Una telefonata di Candy, splendida “puttana” meticcia, certa, dopo la morte di un carissimo amico, di essere la prossima vittima, riporta, a distanza di 30 anni, João Rui Guerra da Mata a Macao. Un viaggio che crede lo farà tornare indietro nel tempo, ai giorni più felici della sua vita. Ma lì non trova più alcun punto di riferimento, la trasformazione ha cancellato qualsiasi traccia della colonizzazione. La città è una quinta barocca, ché non cessa di modificarsi e cambiare forma sotto i nostri occhi.
«Saudade! Gusto amaro di infelici,
Dolce puntura di agreste rovo,
Tu trapassi il profondo del mio petto
Con un dolore che lacera l'anima,
Ma dolor dilettoso, Saudade!»
Almeida Garrett
Il “Morrais” - Diccionario da lingua portugueza - alla voce Saudade riporta così: «[…], malinconia causata dal ricordo di un bene del quale si è privati; pena, dolore provocato dall'assenza di qualcuno o dell'oggetto amato; ricordo dolce e simultaneamente triste di una persona a noi cara; secondo alcuni […], è priva di corrispettivo in altre lingue».

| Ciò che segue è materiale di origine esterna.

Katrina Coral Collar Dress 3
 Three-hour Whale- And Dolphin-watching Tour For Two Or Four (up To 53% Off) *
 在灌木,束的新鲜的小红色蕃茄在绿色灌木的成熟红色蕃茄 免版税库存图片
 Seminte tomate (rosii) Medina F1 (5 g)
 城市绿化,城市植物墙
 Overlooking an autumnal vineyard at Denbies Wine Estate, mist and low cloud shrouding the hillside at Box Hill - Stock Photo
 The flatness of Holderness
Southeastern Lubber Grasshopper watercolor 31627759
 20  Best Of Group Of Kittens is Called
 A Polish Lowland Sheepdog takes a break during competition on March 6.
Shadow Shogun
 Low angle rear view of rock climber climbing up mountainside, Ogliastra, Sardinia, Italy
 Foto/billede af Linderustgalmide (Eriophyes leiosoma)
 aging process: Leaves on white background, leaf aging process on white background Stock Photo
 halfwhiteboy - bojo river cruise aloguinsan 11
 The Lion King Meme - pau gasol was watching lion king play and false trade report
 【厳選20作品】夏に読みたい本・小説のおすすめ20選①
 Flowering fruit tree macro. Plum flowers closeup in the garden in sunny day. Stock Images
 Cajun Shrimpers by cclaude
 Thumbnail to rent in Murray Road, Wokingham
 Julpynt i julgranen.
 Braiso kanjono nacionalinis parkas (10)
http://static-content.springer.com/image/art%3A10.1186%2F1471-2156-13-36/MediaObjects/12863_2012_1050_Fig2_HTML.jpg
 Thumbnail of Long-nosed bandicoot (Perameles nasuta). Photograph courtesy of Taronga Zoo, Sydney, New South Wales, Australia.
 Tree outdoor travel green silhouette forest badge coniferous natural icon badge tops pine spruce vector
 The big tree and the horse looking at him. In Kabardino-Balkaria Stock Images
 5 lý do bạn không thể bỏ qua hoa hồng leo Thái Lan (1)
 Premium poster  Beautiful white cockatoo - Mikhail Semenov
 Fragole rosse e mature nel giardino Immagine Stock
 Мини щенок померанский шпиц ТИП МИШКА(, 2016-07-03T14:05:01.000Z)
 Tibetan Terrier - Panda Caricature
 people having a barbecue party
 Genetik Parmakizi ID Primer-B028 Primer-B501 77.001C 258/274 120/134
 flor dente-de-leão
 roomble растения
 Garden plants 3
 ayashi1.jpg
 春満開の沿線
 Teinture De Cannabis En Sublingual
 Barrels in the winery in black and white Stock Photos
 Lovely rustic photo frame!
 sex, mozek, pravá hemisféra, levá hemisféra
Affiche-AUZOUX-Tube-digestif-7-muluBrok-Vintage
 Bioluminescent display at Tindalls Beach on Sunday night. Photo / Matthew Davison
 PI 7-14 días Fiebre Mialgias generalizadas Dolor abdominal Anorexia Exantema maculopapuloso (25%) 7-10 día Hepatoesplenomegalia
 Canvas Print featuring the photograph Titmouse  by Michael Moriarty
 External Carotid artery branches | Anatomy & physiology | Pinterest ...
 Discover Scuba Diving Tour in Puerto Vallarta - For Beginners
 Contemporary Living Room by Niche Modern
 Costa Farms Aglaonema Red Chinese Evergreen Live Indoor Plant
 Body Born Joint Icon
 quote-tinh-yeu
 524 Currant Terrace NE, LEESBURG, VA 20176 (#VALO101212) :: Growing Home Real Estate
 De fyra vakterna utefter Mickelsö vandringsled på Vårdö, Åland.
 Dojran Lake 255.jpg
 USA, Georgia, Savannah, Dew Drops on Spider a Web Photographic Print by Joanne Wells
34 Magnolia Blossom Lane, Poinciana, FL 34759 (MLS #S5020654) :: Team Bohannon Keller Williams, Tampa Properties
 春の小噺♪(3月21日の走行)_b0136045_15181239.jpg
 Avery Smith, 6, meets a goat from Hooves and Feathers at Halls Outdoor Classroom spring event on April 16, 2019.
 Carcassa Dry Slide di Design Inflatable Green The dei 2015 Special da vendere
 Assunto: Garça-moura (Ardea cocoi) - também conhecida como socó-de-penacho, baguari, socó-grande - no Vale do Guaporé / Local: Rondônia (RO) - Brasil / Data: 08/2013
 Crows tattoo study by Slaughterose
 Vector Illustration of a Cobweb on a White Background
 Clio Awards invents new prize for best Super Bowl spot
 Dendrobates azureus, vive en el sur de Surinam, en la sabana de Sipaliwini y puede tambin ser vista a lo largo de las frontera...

In italiano viene generalmente tradotta come nostalgia. Parola inadeguata, ma, come fa notare Tabucchi, «soprattutto troppo giovane per un termine così antico come Saudade. Semmai, se proprio volessimo andare in direzione nostalgica, meglio tornerebbe all'uopo il 'desío' dantesco, che nello strazio reca una tenera dolcezza, visto che quel desío (a cui l'ora volge) intenerisce il cuore» (Tabucchi in Domenichelli 2003, p.350). Ma della parola desío si è perso l'uso. Oggi lo si chiamerebbe struggimento. Forse.
Necessitiamo di parole, precise come proiettili, che fissino risolutivamente i sentimenti in costrizioni di significato che ci possano permettere di controllare i dissidi e i tremori delle nostre emozioni.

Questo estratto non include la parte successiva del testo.